Single‐molecule RNA fluorescence in situ hybridisation (smRNA FISH)

Cells were plated on 6‐well plates containing 18 mm round cover glasses (Fisher Scientific) treated with a solution of 25 μg/ml Fibronectin (Sigma‐Aldrich) diluted in 1× PBS for 30 min at room temperature. Wells were seeded with 0.2 × 10⁶ cells. Cells were cultured in serum‐free DMEM (Gibco), supplemented with 1% PSG antibiotics, to prevent cell division. Ten hours later, cells were treated with 100 nM dexamethasone (Sigma‐Aldrich) for 30 min. The treatment was followed by medium change. For the experiment where the circadian clock was synchronised using temperature cycles, the same procedure was applied except entrained cells were not treated with dexamethasone. The smRNA FISH protocol was largely adapted from the Stellaris RNA FISH protocol for adherent cells, which describes the method used by Raj et al (2008).
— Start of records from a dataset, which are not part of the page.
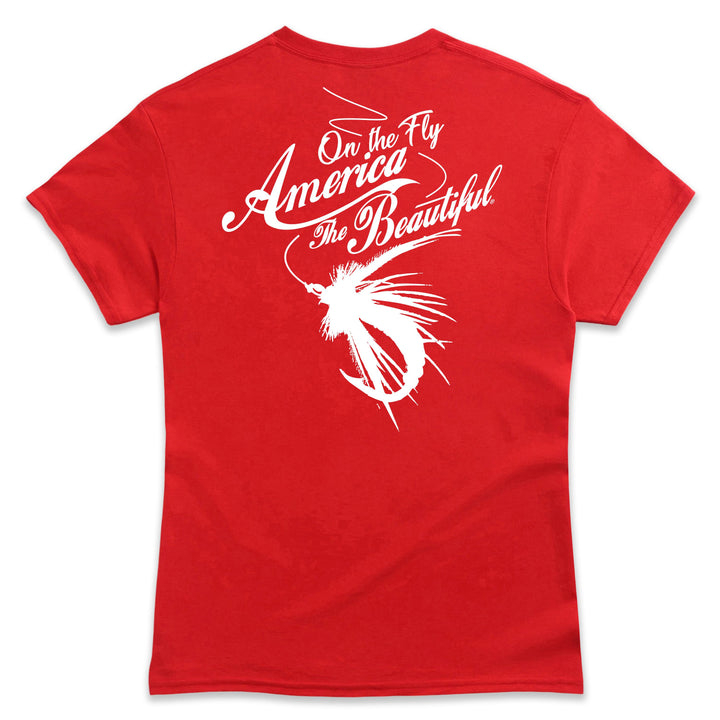 America The Beautiful® On The Fly Fishing Mens Graphic T-shirt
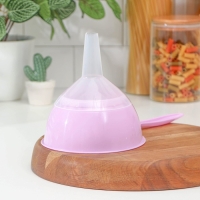 Воронка-сито пластиковая &laquo;Комбо&raquo;, 28&times;15&times;15,3 см, цвет сиреневый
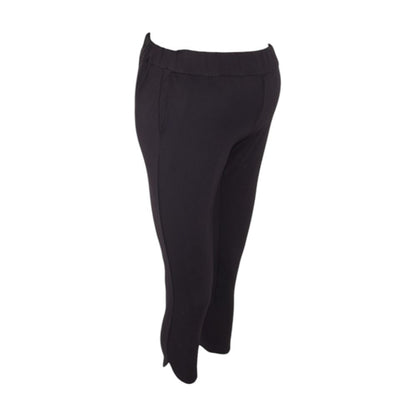 Black Maternity Casual Regular Pants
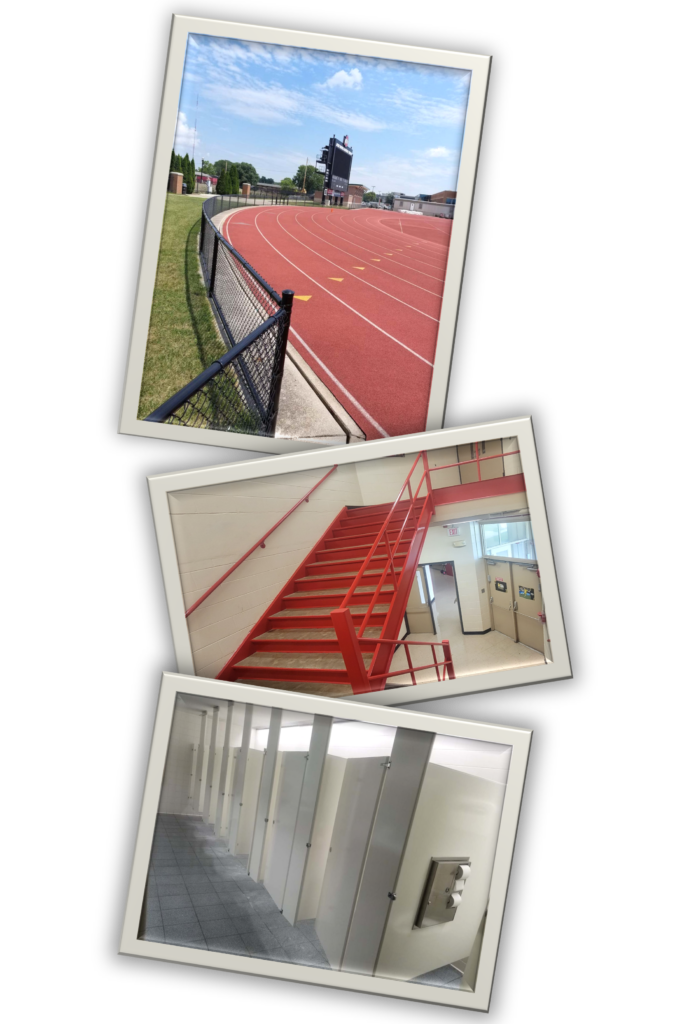 School & University Painting lockers, bathrooms, stadiums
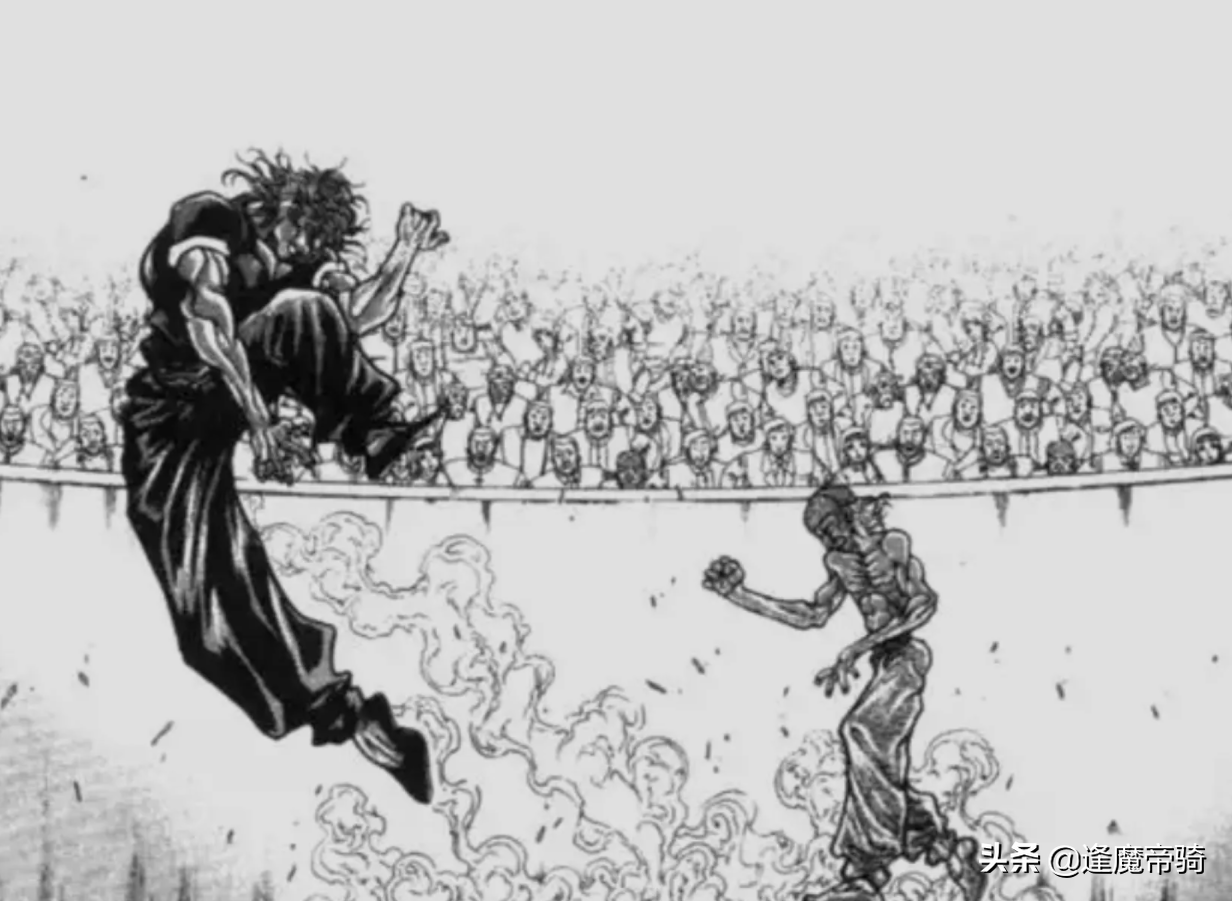 蹴速道127話：範馬勇次郎登場，就被踢飛，天花板都破了個大洞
Stellaris exonic probes coupled with Quasar570 (548/566nm, Red, BMAL1^Red, NR1D1^Red) or Quasar670 (647/670nm, FarRed, BMAL1^FarRed, CRY1^FarRed) were hybridised to targeted mRNA. Probe sets are shown in Table EV1. The hybridisation was performed in 50 μl of Stellaris hybridisation buffer complemented with 250 μg/ml Yeast tRNA (Ambion) and 5 mM Ribonucleoside Vanadyl Complex (New England Biolabs). Cells and nuclei were then co‐strained with 0.4 μg/ml green HCS CellMask (Invitrogen) and 0.7 μg/ml DAPI (Thermo Fisher), respectively. HCS CellMask and DAPI were diluted in the Stellaris wash buffer. Cover glasses were finally mounted onto microscopy slides in ProLong™ Gold Antifade Mountant (Thermo Fisher). For each time point in both time course experiments (4 and 6 h sampled experiments), cells were plated in triplicate. Each replicate was independently synchronised and prepared for smFISH analysis.